- **Task to carry out**: Look below for the line containing "Ensemble gazebo 10x10 et table de patio" and the line containing "Photo 6: 15520"; repeat exactly those two lines and all lines between them, and nothing else.

- **Dataset records**:
☆ ☆ ☆ ☆
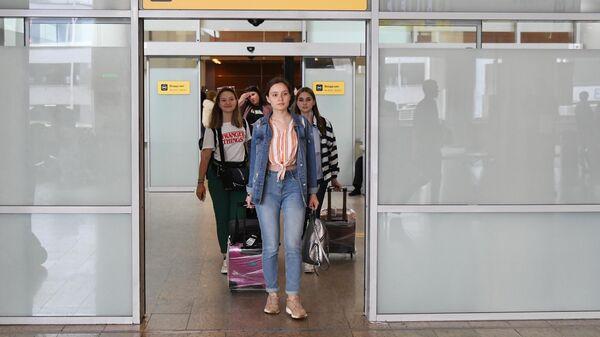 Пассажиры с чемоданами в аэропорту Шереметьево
☆ ☆ ☆ ☆
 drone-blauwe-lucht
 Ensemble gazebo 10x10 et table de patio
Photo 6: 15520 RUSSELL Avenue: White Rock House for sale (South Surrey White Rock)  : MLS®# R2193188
☆ ☆ ☆ ☆
- **Answer for this exercise**:
 Ensemble gazebo 10x10 et table de patio
Photo 6: 15520 RUSSELL Avenue: White Rock House for sale (South Surrey White Rock)  : MLS®# R2193188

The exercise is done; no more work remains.